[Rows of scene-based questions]
>>>>>

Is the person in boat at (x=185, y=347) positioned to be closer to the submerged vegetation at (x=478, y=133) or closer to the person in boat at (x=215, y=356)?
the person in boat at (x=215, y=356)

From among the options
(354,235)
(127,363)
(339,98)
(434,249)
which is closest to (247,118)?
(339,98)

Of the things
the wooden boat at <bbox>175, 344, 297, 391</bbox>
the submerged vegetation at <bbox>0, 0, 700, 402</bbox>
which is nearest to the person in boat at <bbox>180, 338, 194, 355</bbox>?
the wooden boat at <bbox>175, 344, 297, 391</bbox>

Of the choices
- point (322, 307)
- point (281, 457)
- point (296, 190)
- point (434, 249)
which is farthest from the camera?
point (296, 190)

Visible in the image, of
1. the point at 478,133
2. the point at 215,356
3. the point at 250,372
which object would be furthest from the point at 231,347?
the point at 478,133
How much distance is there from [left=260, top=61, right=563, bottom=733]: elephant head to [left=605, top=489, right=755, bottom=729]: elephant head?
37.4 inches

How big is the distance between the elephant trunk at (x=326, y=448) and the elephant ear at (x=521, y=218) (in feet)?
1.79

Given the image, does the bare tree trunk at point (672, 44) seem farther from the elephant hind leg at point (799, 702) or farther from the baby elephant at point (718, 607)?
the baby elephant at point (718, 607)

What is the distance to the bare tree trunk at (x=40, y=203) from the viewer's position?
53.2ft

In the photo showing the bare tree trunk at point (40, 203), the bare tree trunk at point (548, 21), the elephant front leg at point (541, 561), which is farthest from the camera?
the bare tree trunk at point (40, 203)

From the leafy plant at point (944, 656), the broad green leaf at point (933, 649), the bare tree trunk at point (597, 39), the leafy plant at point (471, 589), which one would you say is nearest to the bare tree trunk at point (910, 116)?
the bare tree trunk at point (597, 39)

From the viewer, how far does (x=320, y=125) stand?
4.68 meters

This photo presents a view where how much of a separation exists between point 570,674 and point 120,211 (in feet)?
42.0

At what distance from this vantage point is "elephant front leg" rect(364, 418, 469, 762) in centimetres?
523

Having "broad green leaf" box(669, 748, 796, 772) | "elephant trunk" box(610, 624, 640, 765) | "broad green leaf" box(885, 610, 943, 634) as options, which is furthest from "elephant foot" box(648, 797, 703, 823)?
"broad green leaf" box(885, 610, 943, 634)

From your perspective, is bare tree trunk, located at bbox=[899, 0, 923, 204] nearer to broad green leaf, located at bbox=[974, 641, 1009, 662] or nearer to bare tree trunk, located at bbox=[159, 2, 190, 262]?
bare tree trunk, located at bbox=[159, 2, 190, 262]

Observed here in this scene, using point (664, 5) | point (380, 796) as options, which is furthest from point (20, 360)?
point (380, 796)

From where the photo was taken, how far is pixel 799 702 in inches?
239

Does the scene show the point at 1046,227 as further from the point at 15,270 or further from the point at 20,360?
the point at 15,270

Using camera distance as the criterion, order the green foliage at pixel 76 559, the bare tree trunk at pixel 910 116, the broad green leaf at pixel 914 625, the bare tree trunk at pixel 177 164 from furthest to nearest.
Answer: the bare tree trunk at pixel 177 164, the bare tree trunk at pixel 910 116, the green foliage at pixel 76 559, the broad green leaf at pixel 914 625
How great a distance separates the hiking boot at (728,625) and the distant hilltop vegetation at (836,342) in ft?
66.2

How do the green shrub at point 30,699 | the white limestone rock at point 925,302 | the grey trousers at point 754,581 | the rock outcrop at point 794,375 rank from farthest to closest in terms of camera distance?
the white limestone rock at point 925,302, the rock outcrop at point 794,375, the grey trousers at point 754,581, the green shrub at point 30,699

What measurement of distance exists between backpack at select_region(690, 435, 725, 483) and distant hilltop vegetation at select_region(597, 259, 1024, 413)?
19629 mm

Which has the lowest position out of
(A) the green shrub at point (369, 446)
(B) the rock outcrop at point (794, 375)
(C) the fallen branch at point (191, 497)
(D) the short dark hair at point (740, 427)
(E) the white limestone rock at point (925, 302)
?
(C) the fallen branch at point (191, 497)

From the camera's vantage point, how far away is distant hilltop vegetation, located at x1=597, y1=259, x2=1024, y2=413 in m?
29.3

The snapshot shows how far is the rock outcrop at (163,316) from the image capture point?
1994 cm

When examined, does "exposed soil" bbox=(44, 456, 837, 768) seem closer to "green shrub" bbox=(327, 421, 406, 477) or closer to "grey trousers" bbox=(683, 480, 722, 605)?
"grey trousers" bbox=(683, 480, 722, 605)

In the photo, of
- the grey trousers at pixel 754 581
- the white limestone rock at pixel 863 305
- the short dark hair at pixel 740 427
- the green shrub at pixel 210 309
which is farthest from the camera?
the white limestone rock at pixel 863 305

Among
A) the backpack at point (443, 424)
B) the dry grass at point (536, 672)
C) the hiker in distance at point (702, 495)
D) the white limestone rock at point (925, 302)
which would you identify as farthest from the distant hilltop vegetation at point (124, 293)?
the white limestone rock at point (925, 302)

<<<<<

**Exercise**
Revise the rows from the line containing "Which has the lowest position out of" through the end of the rows, inclusive, replacing "green shrub" with "leafy bush" and leaving everything else unchanged.

**Problem solution**
Which has the lowest position out of
(A) the leafy bush at point (369, 446)
(B) the rock outcrop at point (794, 375)
(C) the fallen branch at point (191, 497)
(D) the short dark hair at point (740, 427)
(E) the white limestone rock at point (925, 302)
?
(C) the fallen branch at point (191, 497)

From the camera's vantage point, how far away is distant hilltop vegetation, located at x1=597, y1=259, x2=1024, y2=413 in m?
29.3

The snapshot shows how far is the rock outcrop at (163,316) from the image capture point?
1994 cm

When examined, does "exposed soil" bbox=(44, 456, 837, 768) seem closer to "leafy bush" bbox=(327, 421, 406, 477) or closer to "grey trousers" bbox=(683, 480, 722, 605)?
"grey trousers" bbox=(683, 480, 722, 605)

In the photo, of
- the grey trousers at pixel 754 581
- the white limestone rock at pixel 863 305
- the short dark hair at pixel 740 427
- the leafy bush at pixel 210 309
which is farthest from the camera?
the white limestone rock at pixel 863 305

Among
A) the backpack at point (443, 424)
B) the dry grass at point (536, 672)
C) the hiker in distance at point (702, 495)
D) the white limestone rock at point (925, 302)
which would you identify as farthest from the distant hilltop vegetation at point (124, 293)?
the white limestone rock at point (925, 302)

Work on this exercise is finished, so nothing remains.